Özgür Mumcu
(Radikal, 28 Mayıs 2012)
Kusura bakmayın, cambaza bakmayız
Sayın Erdoğan’ın cuma günü gerçekleştirdiği, gündemi Uludere’den sezaryen ve kürtaja getirip oradan yine Uludere’ye bağladığı, bununla yetinmeyip milletimizi tarih sahnesinden silmek isteyenlere eriştiği fantastik performansını ilgiyle izlememek mümkün değildi.
Bir performans sanatçısının gıpta ile takip edeceği bir gösteri sergiledi. Alkışlamamak hem de gözyaşları içinde alkışlamamak sanata hakaret olacaktır.
Bu performansı tam anlamıyla idrak edebilmek için metni Başbakanımızın partisinin internet sitesinden tekrar tekrar okudum.
Özellikle “Ben sezaryenle doğuma karşı olan bir Başbakanım. (...) Bunun bu ülke nüfusunun artmaması için atılan adımlar olduğunu biliyorum” bölümü çok çarpıcı. Ancak bir sanatçının müthiş öngörüsü, sezaryen ile nüfusun artmasının engellenmesi arasındaki bağlantıyı bulabilirdi. Sezaryen doğumlar sebebiyle nüfus artışının nasıl engellendiğini anlamak ise hepimize verilmiş bir ödev.
Şu sıralar Başbakanımızla tek yarışabilecek siyasetçi ABD Indiana Senatörü Bob Morris.
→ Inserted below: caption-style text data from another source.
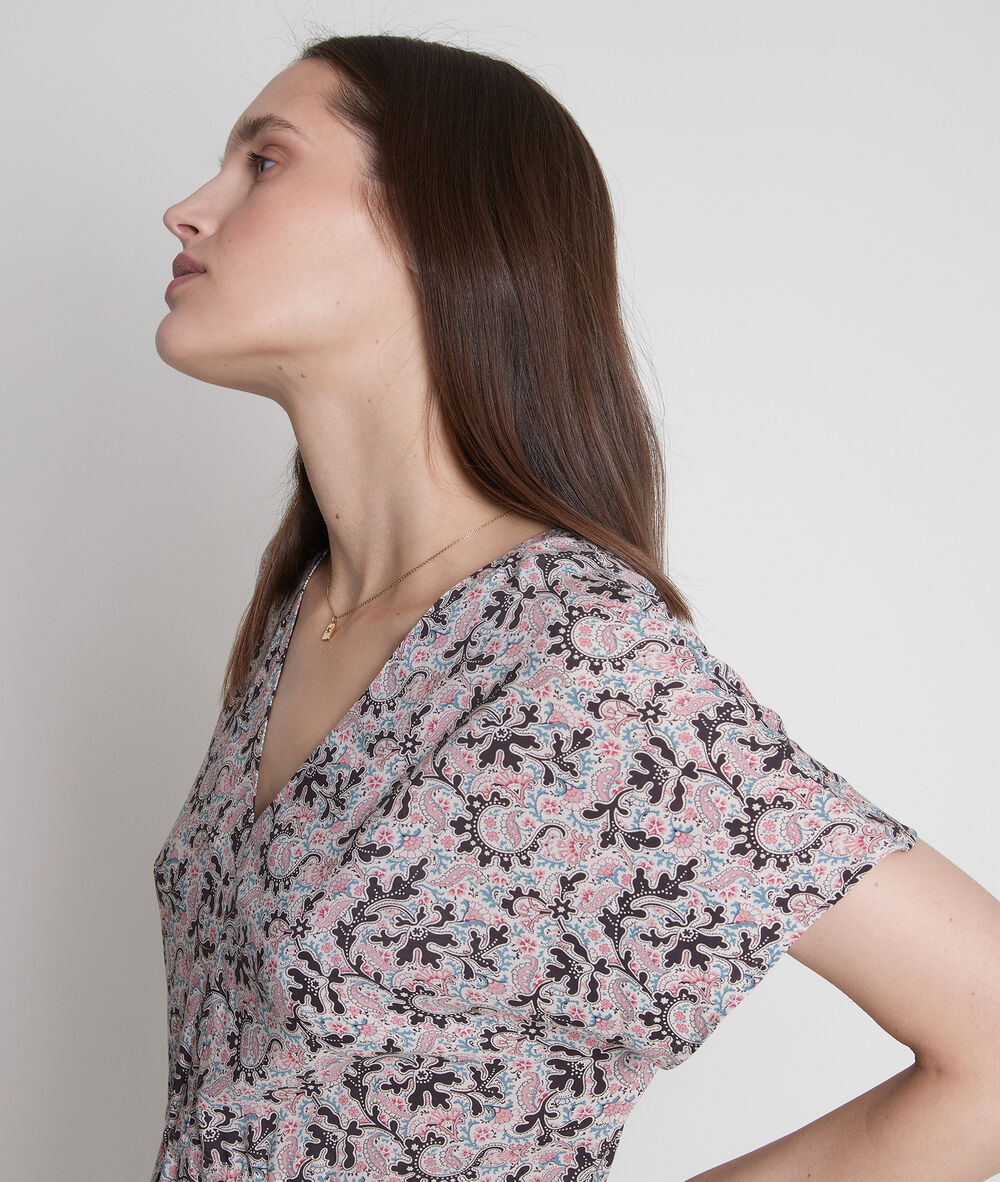 Robe dansante imprimée blush latimi blush.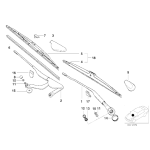 Wycieraczki komplet BMW E38 725tds 728i 730i 730d 740d 740i 735i 750i - 61610134601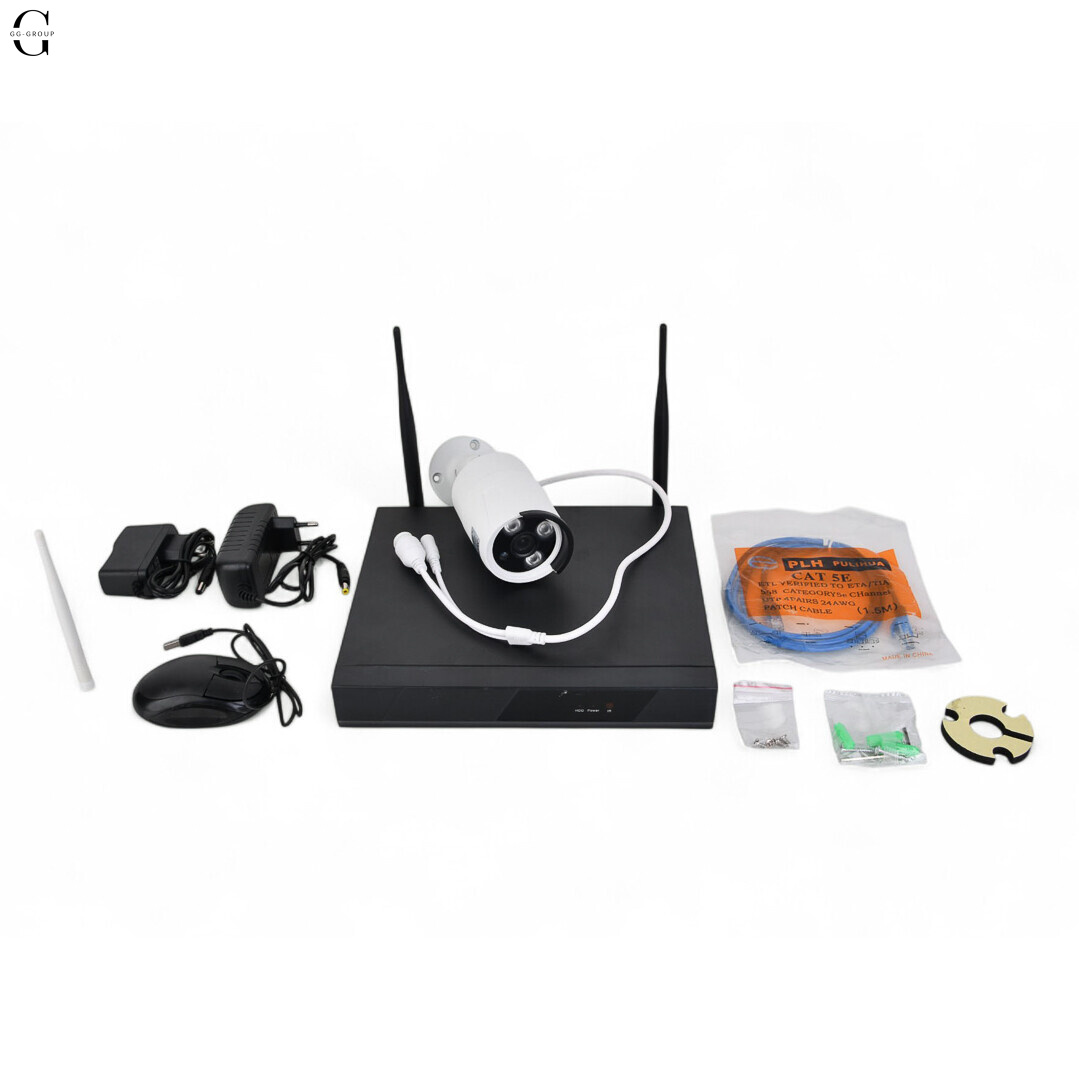Набор видеонаблюдения (4 камеры) WIFI TS-8824C-4CH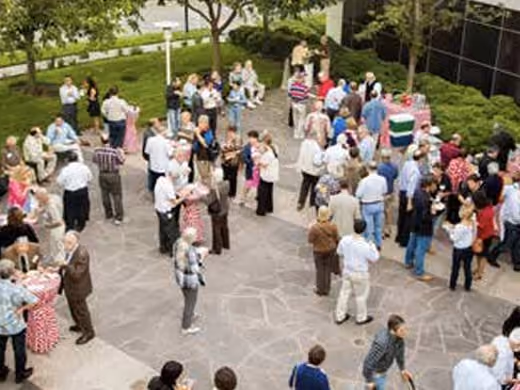 Museum courtyard reception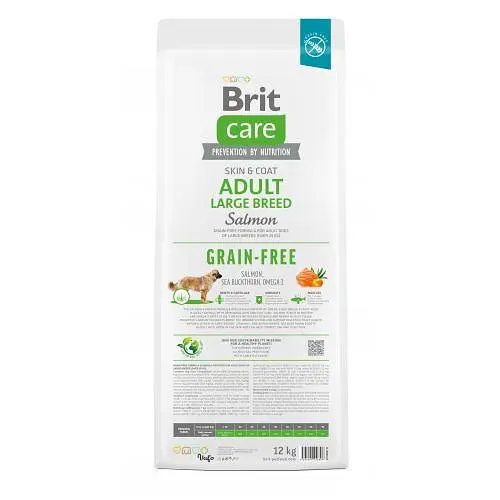 Сухой корм Brit Care Dog Grain-free Adult Large Breed для собак крупных пород, беззерновой с лососем, 12 кг - фото 5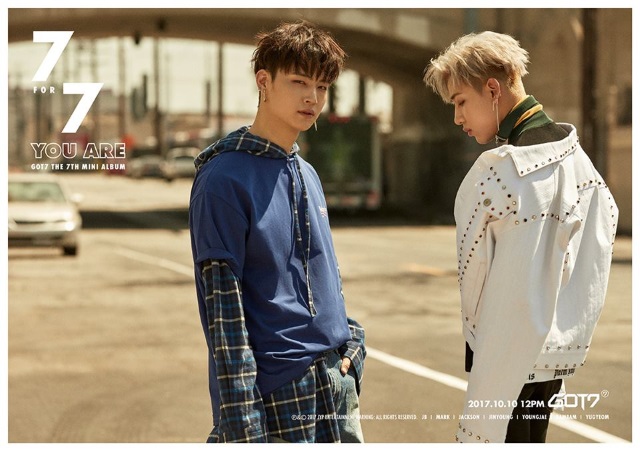 JB、BamBam《7 FOR 7》概念照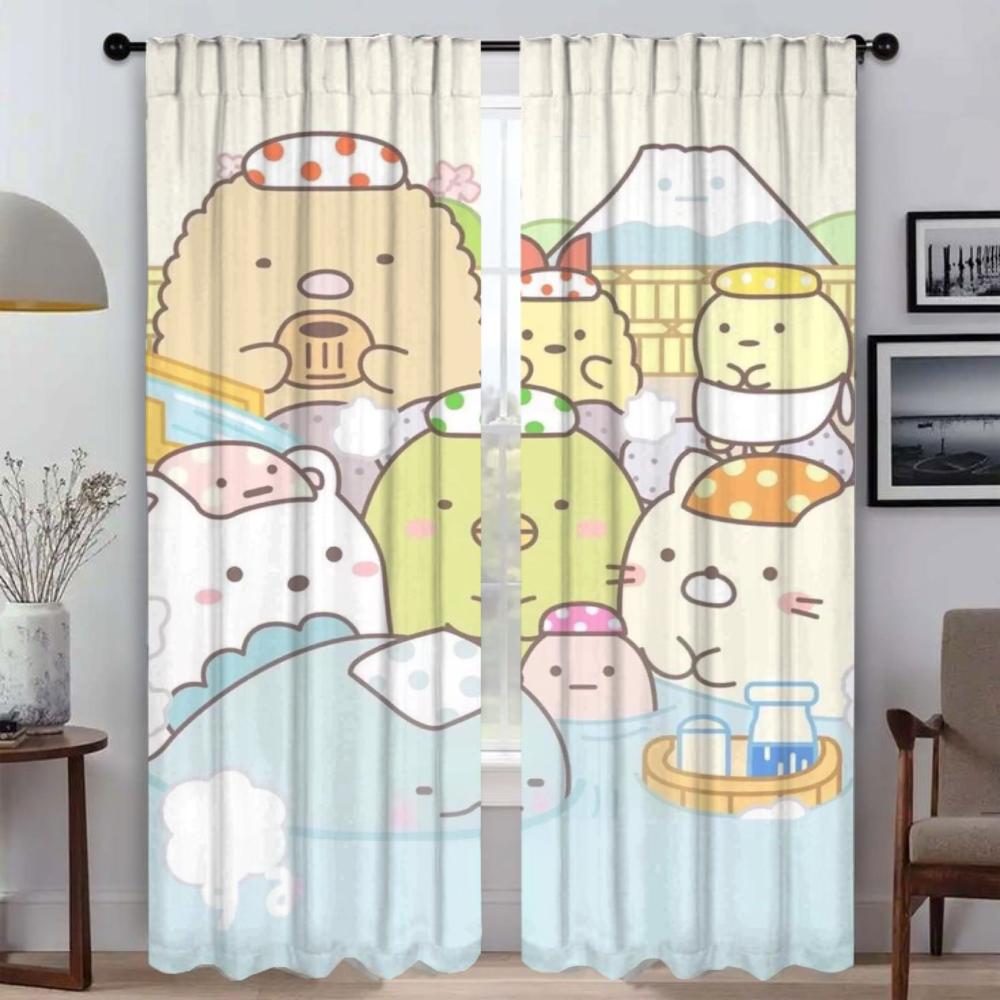 

Partition Sumikkos Gurashis Kitchen Curtains for Living Room Halloween Decoration Shades Blackout Curtain Curtains 2 Pieces Home W50xH70cmx2pcs-CL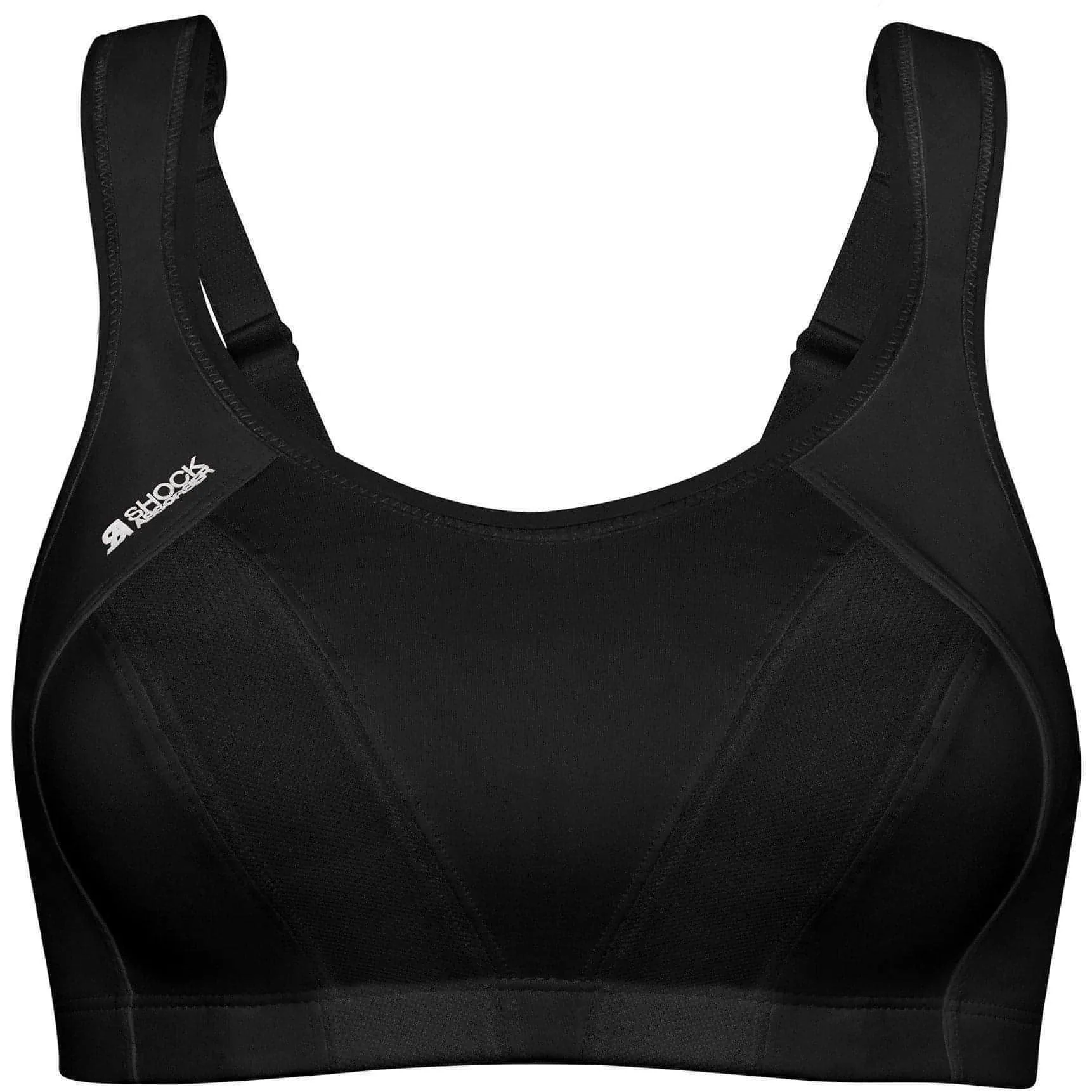 Shock Absorber Active Multi Womens Sports Bra - Black Hook-and-eye closure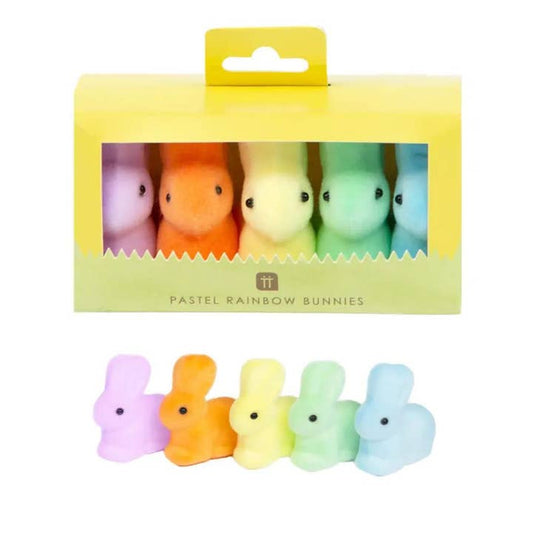 Pastel Rainbow Bunnies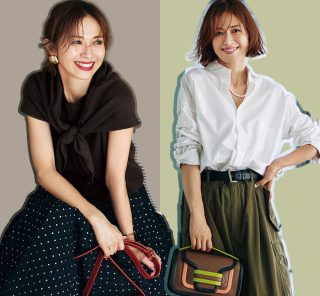 40代が秋めく”最強カラー”が決定！【カーキ＆ブラウン】で今っぽく垢抜け〈名品18選〉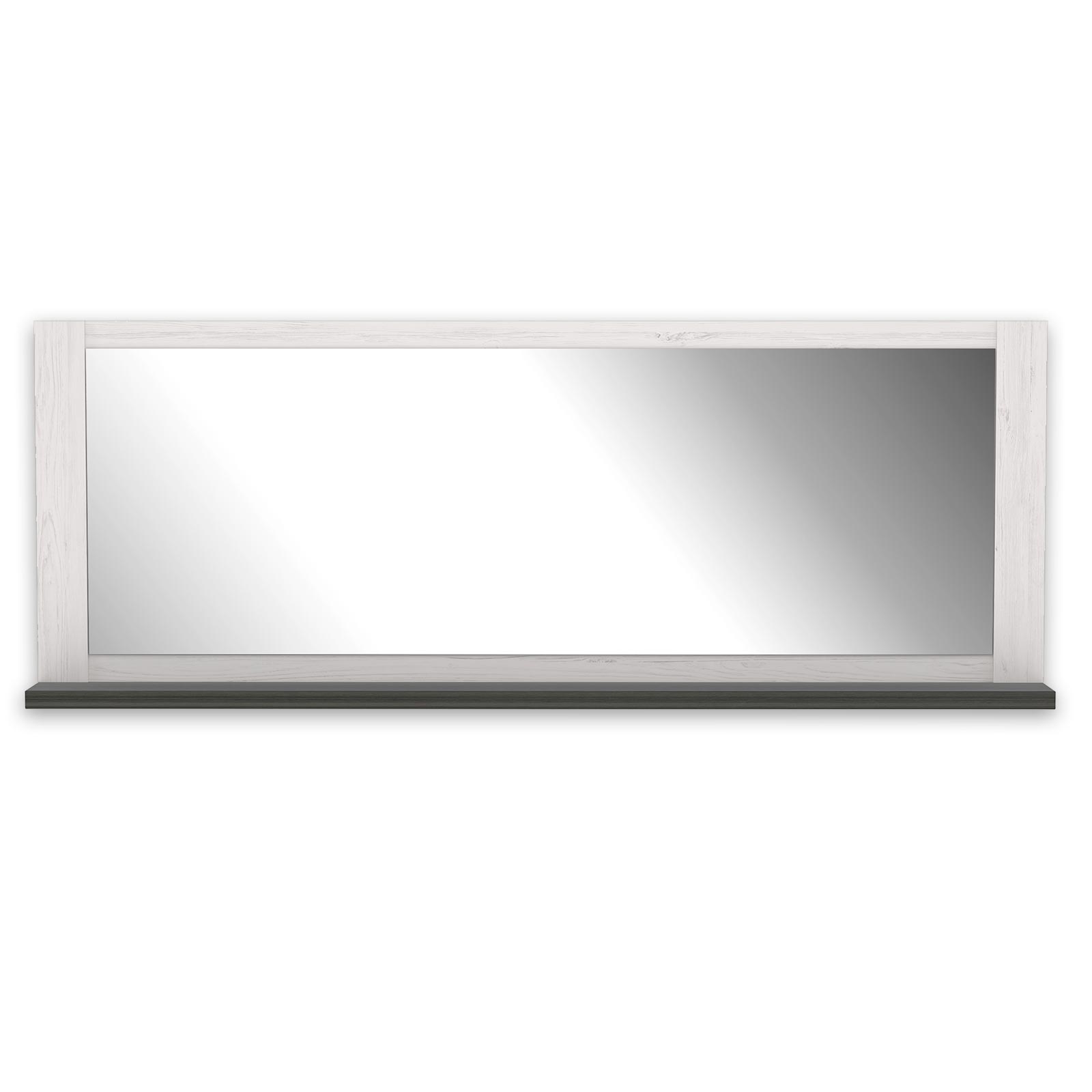Wandspiegel - Pinie weiß - Touchwood - 180 cm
Morris geçen şubat ayında yaptığı bir açıklamada kız izcilerin eşcinselliği ve kürtajı savunduğunu ileri sürerek izci kızların, aile planlaması derneğinin taktiksel uzantısı olan radikal bir örgüt olduklarını söylemişti.
Ancak Morris, her kürtaj bir 11 Eylül’dür demeyi akıl edememişti. Başbakanımızın ısrarla söylediği gibi ‘muasır medeniyetler seviyesi’ni aşmak böyle böyle gerçekleşiyor. Cuma günü Sayın Erdoğan, ABD’li senatör Bob Morris’in seviyesini aşıverdi.
Öğrendik ki bu ülkenin Başbakanı kürtaj ve sezaryenin ‘bu milleti dünya sahnesinden silmek için sinsice bir plan olduğunu’ biliyormuş. İnsan merak ediyor. Başbakan bu istihbaratı nereden aldı? İstihbarat yerli miydi, yabancı mıydı? Bu istihbarata dayanarak ne yapmayı planlıyor?
Neyse, zırva tevil götürmediği gibi, zırvanın seviyesine göre ironi de götürmeyebiliyor.
Cambaza bak cambaza taktiğinin en başarısız örneklerinden birini izliyoruz. “Uludere’de sorumlular bulunsun” talebine “Bence kürtaj cinayettir” diye cevap veren bir başbakan zor bulunacak bir fenomendir.
Cambaza bakmalı, tuzağına düşmemeli
Açıklamaların tuhaflığı içinden tek anlayabildiğimiz Erdoğan’ın da Uludere’de olanları cinayet olarak değerlendirdiği.
Bir cinayet varsa sorumluları bulunur. İstihbaratı toplayan mı, veren mi, analiz eden mi, yeterince incelemeyen mi, araştırmayan mı kimse bunlar bulunur. Sonra hata mı, ihmal mi, kasıt mı olduğuna bakılır. Bu sorumlular yargılanır. Sonrası, öncesi hikâyedir. Tazminat zaten ölenlerin yakınlarının hakkıdır. Özür dileyip dilememek hükümetinizin karakterine kalmış.
Beş aydır iktidarınız olayı aydınlatacak bir faaliyet göstermedi Sayın Başbakan. Sizin sorumluluğunuz ve yetkinizdeki insanlar, başbakanlığını yaptığınız ülkenin vatandaşlarını bombaladı. Hatayla ya da kasıtla. Siz bunu sindirseniz de bunu sindiremeyecek çok insan var.
Bu işin çözülmesini engellemeyin. Ondan sonra Bob Morris’le komplo teorisi yarıştırmaya kal-dığınız yerden devam edersiniz. Biz de izleriz, malum tiyatrolar kapatılıyor, seyirlik bir şeyler lazım.